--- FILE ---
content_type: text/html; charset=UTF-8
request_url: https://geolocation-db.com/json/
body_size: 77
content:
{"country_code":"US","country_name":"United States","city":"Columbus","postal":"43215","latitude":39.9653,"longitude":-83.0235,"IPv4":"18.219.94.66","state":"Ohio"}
◆ ◆ ◆ ◆
Lines before the one containing "request_url: https://geolocation-db.com/json/" are to be left out; that line and every line after it through the end of the data should be copied exactly.

### Reply to the task
request_url: https://geolocation-db.com/json/
body_size: 77
content:
{"country_code":"US","country_name":"United States","city":"Columbus","postal":"43215","latitude":39.9653,"longitude":-83.0235,"IPv4":"18.219.94.66","state":"Ohio"}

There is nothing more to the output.